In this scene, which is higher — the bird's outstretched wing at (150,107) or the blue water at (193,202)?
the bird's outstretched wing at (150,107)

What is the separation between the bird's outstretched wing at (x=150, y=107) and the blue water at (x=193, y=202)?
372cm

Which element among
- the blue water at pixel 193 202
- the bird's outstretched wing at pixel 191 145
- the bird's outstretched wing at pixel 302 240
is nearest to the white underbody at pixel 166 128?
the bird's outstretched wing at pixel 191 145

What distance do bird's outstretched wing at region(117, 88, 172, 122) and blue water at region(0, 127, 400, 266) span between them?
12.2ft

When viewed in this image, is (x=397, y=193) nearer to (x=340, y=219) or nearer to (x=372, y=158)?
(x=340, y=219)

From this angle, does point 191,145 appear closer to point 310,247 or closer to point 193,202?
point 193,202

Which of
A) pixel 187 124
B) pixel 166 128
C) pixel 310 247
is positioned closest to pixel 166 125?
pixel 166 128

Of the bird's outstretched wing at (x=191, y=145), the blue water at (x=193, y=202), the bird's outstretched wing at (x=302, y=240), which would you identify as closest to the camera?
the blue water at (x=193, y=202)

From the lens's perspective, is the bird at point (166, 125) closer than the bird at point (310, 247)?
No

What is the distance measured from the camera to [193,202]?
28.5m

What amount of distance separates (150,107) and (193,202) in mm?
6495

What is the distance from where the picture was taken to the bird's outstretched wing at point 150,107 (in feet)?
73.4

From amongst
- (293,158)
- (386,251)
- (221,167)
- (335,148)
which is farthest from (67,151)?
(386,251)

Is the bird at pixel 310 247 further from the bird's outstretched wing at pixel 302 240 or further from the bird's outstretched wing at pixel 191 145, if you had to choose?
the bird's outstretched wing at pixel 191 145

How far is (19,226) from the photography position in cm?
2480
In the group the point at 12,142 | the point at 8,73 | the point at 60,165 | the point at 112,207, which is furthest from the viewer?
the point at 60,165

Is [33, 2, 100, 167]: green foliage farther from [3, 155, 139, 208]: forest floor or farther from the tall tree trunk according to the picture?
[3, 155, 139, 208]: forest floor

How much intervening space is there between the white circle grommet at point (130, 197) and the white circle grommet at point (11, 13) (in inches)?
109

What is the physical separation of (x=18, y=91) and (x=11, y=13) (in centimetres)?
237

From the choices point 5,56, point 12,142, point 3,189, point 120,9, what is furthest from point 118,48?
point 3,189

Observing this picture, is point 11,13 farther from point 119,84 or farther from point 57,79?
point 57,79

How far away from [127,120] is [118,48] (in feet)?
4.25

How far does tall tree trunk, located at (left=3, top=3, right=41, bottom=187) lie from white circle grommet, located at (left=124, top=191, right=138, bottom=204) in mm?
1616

• _Task statement_:
Write out every record shown above, word for word.

• _Answer to this task_:
In this scene, which is higher — the bird's outstretched wing at (150,107) or the blue water at (193,202)?
the bird's outstretched wing at (150,107)

What is the separation between the bird's outstretched wing at (x=150, y=107) and the blue water at (x=193, y=202)?
372cm

Which element among
- the blue water at pixel 193 202
- the bird's outstretched wing at pixel 191 145
- the bird's outstretched wing at pixel 302 240
is nearest to the white underbody at pixel 166 128?
the bird's outstretched wing at pixel 191 145

What distance do bird's outstretched wing at region(117, 88, 172, 122) and blue water at region(0, 127, 400, 266) span between them?
12.2ft

When viewed in this image, is (x=397, y=193) nearer to (x=340, y=219) or nearer to (x=372, y=158)?
(x=340, y=219)

From this angle, does point 191,145 appear closer to point 310,247 or closer to point 193,202?
point 193,202

Which of
A) pixel 187 124
B) pixel 166 128
C) pixel 310 247
is positioned closest to pixel 166 125?
pixel 166 128

Of the bird's outstretched wing at (x=191, y=145), the blue water at (x=193, y=202), the bird's outstretched wing at (x=302, y=240), which would you identify as closest to the camera?
the blue water at (x=193, y=202)

From the lens's perspective, is the bird at point (166, 125) closer than the bird at point (310, 247)?
No

What is the distance measured from the camera to [193,202]?
28.5m

What amount of distance separates (150,107) and (193,202) in mm?
6495

What is the distance from where the picture was taken to the bird's outstretched wing at point 150,107 (in feet)?
73.4

From amongst
- (293,158)
- (386,251)
- (221,167)
- (335,148)
which is farthest from (67,151)?
(386,251)

Is the bird at pixel 310 247 further from the bird's outstretched wing at pixel 302 240 or further from the bird's outstretched wing at pixel 191 145, if you had to choose?
the bird's outstretched wing at pixel 191 145

How far is (19,226) from the photography position in cm?
2480
In the group the point at 12,142 | the point at 8,73 | the point at 60,165 | the point at 112,207, which is furthest from the viewer?
the point at 60,165

Is [33, 2, 100, 167]: green foliage farther from [3, 155, 139, 208]: forest floor or farther from the tall tree trunk according to the picture?
[3, 155, 139, 208]: forest floor

How much intervening space is there between the white circle grommet at point (130, 197) and the white circle grommet at point (11, 13) (in inches)?
109

What is the physical separation of (x=18, y=91) and (x=11, y=13) (in centimetres)?
237

From the choices point 5,56, point 12,142, point 3,189, point 120,9, what is furthest from point 118,48?
point 3,189

Observing this picture, is point 11,13 farther from point 119,84 or farther from point 57,79?
point 57,79

How far away from [127,120] is [118,48] (in feet)?
4.25

How far does tall tree trunk, located at (left=3, top=3, right=41, bottom=187) lie from white circle grommet, located at (left=124, top=191, right=138, bottom=204) in mm?
1616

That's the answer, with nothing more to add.